Our editor, Mike Loukides, knows how to push and prod gentle. He’s been a great help throughout this crazy process. Many other people at O’Reilly were always there to answer our questions and help us move forward.
We thank Jonas Bonér for writing the Forward for the book. Jonas is a longtime friend and collaborator from the Aspect-Oriented Programming (AOP) community. For years, he has done pioneering work in the Java community. Now, he is applying his energies to promoting Scala and growing that community.
Bill Venners graciously provided the quote on the back cover. The first published book on Scala, Programming in Scala, that he co-wrote with Martin Odersky and Lex Spoon, is indispensable for the Scala developer. Bill has also created the wonderful ScalaTest library.
We have learned a lot from fellow developers around the world.

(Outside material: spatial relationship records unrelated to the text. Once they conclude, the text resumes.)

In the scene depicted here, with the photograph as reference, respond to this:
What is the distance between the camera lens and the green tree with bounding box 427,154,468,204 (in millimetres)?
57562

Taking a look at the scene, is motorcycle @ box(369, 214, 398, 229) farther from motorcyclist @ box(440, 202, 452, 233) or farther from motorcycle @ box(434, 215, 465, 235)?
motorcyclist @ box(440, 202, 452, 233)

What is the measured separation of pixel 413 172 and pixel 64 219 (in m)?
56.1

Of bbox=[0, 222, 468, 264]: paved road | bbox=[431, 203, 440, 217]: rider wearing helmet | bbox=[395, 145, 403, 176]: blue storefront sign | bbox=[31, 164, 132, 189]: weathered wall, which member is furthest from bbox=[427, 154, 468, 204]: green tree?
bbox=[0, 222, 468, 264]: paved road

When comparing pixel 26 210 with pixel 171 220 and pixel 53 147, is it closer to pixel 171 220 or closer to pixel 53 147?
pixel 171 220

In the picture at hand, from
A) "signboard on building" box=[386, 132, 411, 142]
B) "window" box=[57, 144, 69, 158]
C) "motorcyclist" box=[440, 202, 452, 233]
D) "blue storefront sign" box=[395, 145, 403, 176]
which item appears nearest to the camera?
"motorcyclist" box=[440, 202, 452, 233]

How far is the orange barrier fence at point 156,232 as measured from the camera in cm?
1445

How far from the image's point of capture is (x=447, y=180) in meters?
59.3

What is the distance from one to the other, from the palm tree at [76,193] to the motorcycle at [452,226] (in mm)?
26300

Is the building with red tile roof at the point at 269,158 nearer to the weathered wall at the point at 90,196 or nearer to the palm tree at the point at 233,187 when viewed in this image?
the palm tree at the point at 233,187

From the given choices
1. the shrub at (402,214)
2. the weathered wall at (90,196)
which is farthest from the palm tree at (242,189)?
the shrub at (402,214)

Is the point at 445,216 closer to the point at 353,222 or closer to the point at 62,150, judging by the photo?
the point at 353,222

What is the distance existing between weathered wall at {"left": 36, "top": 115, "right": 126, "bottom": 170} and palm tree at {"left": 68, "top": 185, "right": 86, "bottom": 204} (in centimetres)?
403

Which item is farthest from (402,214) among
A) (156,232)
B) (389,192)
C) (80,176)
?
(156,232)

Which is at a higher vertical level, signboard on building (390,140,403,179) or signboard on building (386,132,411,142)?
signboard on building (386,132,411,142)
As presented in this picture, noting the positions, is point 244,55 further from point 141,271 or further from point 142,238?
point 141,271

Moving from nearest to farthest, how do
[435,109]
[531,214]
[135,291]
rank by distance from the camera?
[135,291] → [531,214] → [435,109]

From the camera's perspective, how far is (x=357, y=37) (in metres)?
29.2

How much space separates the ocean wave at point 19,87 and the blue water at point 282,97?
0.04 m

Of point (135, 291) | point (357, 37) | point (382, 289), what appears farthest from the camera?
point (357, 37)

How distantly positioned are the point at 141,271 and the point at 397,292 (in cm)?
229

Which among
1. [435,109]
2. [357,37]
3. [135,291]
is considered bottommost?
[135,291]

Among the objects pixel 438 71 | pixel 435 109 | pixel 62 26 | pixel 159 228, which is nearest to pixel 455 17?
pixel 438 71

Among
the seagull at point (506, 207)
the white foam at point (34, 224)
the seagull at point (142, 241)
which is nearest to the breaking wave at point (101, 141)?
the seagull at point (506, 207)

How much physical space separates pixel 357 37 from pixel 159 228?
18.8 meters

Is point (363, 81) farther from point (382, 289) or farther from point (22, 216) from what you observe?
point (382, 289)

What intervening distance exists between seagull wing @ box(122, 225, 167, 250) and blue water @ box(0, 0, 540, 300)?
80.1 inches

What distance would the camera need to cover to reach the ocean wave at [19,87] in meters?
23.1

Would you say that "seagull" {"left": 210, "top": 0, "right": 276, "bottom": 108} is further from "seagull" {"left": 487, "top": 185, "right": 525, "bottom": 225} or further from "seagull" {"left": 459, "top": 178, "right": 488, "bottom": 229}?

Besides Jonas and Bill, Debasish Ghosh, James Iry, Daniel Spiewak, David Pollack, Paul Snively, Ola Bini, Daniel Sobral, Josh Suereth, Robey Pointer, Nathan Hamblen, Jorge Ortiz, and others have illuminated dark corners with their blog entries, forum discussions, and personal conversations.
Dean thanks his colleagues at Object Mentor and several developers at client sites for many stimulating discussions on languages, software design, and the pragmatic issues facing developers in industry. The members of the Chicago Area Scala Enthusiasts (CASE) group have also been a source of valuable feedback and inspiration.
Alex dedicates his portion of the book to his mother, who bestowed upon him an appreciation for good writing and the accompanying intellectual tools with which to attempt to produce it. Alex thanks his lovely partner, Kristen, for her patience and kindness throughout the writing process. He would also like to thank his colleagues at Twitter for their encouragement and superb work in demonstrating Scala’s effectiveness.
Most of all, we thank Martin Odersky and his team for creating Scala.